When creating disks for the quorum usage, you need to add them in a quorum failgroup. This is a special failgroup which only will store these voting files will not allow you to store data.
When a quorum failgroup is active, Oracle will know it is in an extended configuration; see this warning:
(my diskgroup was called OCR)
"WARNING: OCR has too many failure groups for a stretch cluster."
Hey, “stretch”, Oracle does know it’s extended!
So Oracle takes into account it’s extended and seems to have a build-in meganism to protect warn against to many failgroups and prevent storing mirrors in failgroups on the same storage locations. Now I have to admit that ‘+OCR’ was also the diskgroup with the quorum failgroup and I did not test to add more failgroups to +DATA or +FRA for instance.
Split brain
It will use this third file / location to avoid a ‘split brain’. The part of the cluster which sees the majority of voting files will survive and the part (or nodes) which see the minority will shut down. It needs this third file (odd number of files) to avoid the situation that separated parts of the cluster will see a majority and these separated parts survive and will process work independently and cause data corruption.
Experiences
Some real life experiences, from tests in labs and hard times with production issues:
– When a cluster node (or all cluster nodes), loose the majority of voting files, the node will go down (period). Even if you would think, ‘hey, all nodes could still communicate with each other and talk about this loss’, no… the node goes down!
– A minority of ‘offlined’ voting files will be automatically re-mirrored to other disks/failgroups if asked nicely.
– A minority of ‘offlined’ voting files will not automatically be re-mirrored to other disks/failgroups if forcedly removed or in case of failure.

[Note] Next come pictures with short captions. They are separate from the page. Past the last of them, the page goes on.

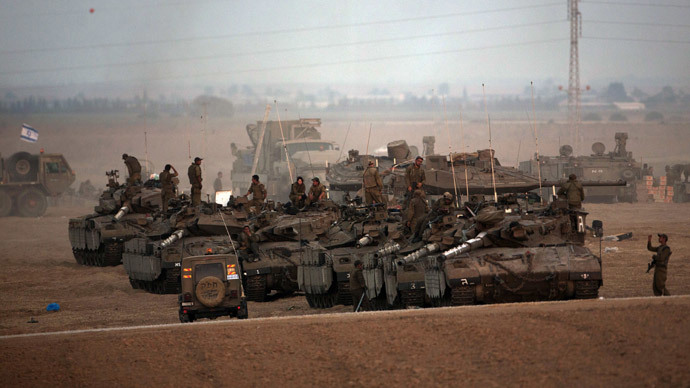 Israeli soldiers gather in an army deployment area near Israel's border with the Gaza Strip on July 10, 2014.(AFP Photo / Menahem Kahana )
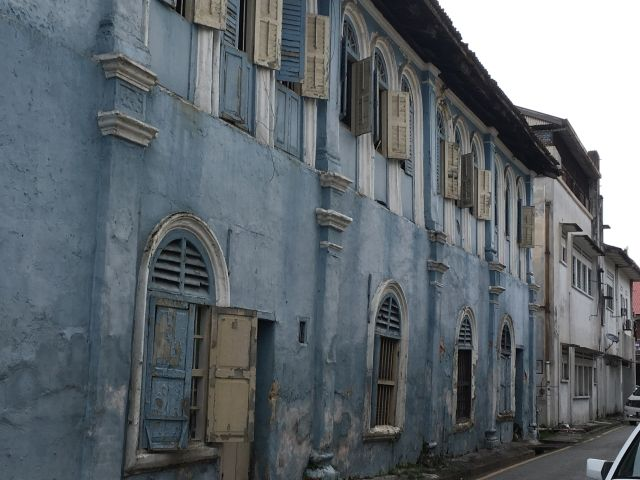 old buildings with peeling blue pant and white shutters Ipoh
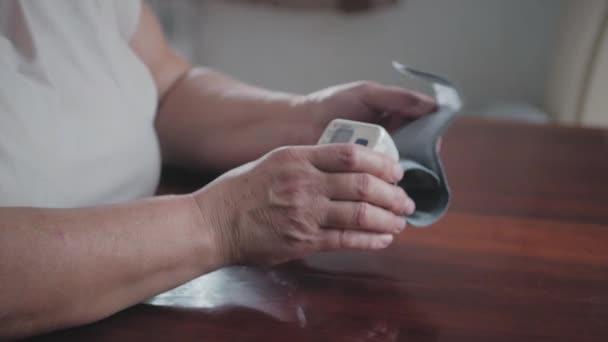 Starší obézní ženy měření tlaku s digitálním TLAKOMĔR zatímco sedí u stolu. Starší žena se stará o zdraví s krbu beat monitoru. Zdravotní péče a zdravotnické koncepce.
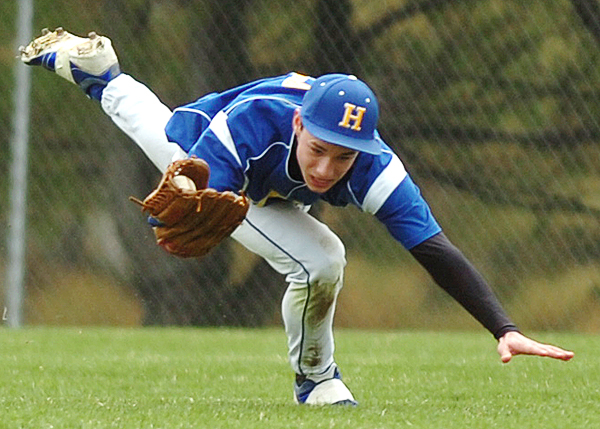 Hermon's Tyler Fournier dives to catch a fly ball as Hermon hosted Bucksport on Saturday.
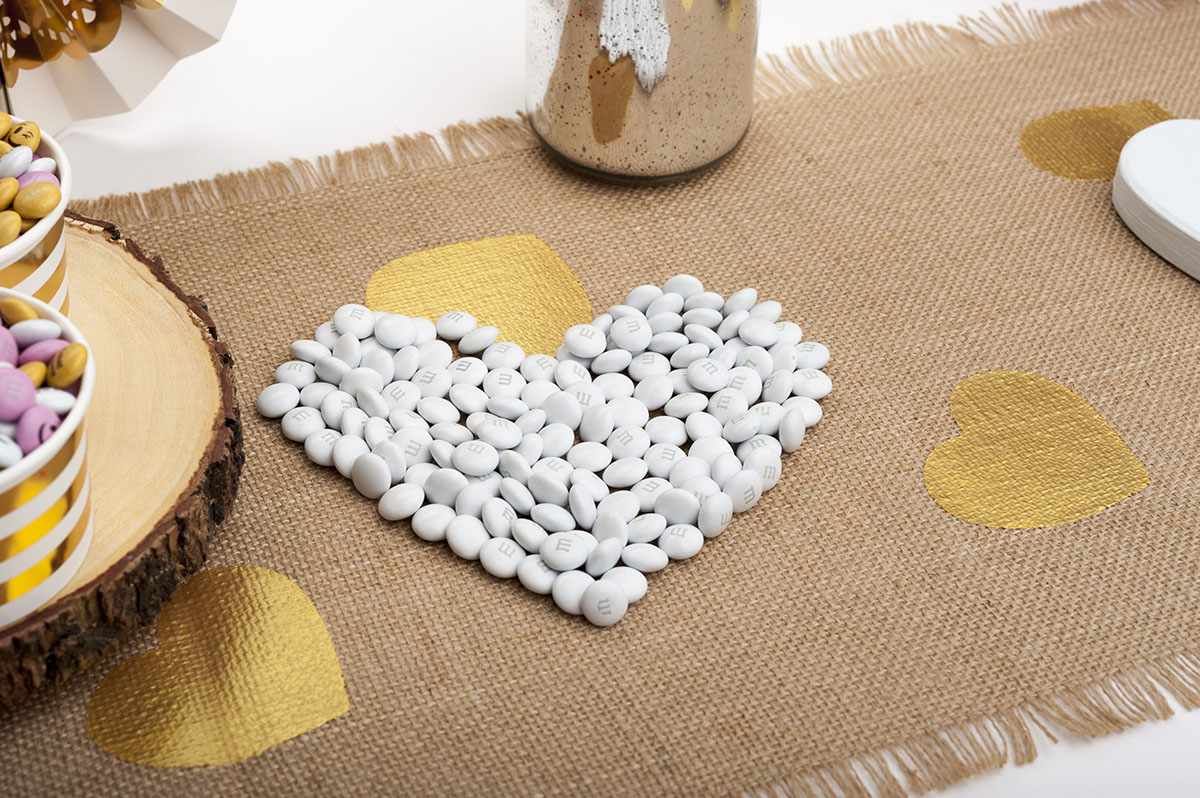 White personalized M&M'S arranged on a table in the shape of a heart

– A majority of lost voting files will automatically result in a shutdown of your node(s) or cluster.
– Detection of failure/automatic repair or mirroring of disks can/will stall the database; if there are (database) timeouts set shorter than these repair times, other issues can happen:
LMON (ospid: 4916) waits for event 'control file sequential read' for 80 secs. ERROR: Some process(s) is not making progress. LMHB (ospid: 4933) is terminating the instance. Please check LMHB trace file for more details. Please also check the CPU load, I/O load and other system properties for anomalous behavior LMHB (ospid: 4933): terminating the instance due to error 29770
There should be fixes for this, but I have seen this go wrong with the latest patched version of 12.1 (July 2016).
Conslusion
You need to be aware when you are creating an extended cluster and make sure mirrored blocks will be written to a disks on different storage locations. This can be achieved by using failgroups, but use them wisely. There is no wizard helping you and you need to do design work. Make sure you test in a lab or draw your design on a piece of paper and virtually ‘pull cables’. Try to predict what will happen and correct that when it proves wrong.
I’ve been on a project once where they called me: Mr. “you can pull any cable”.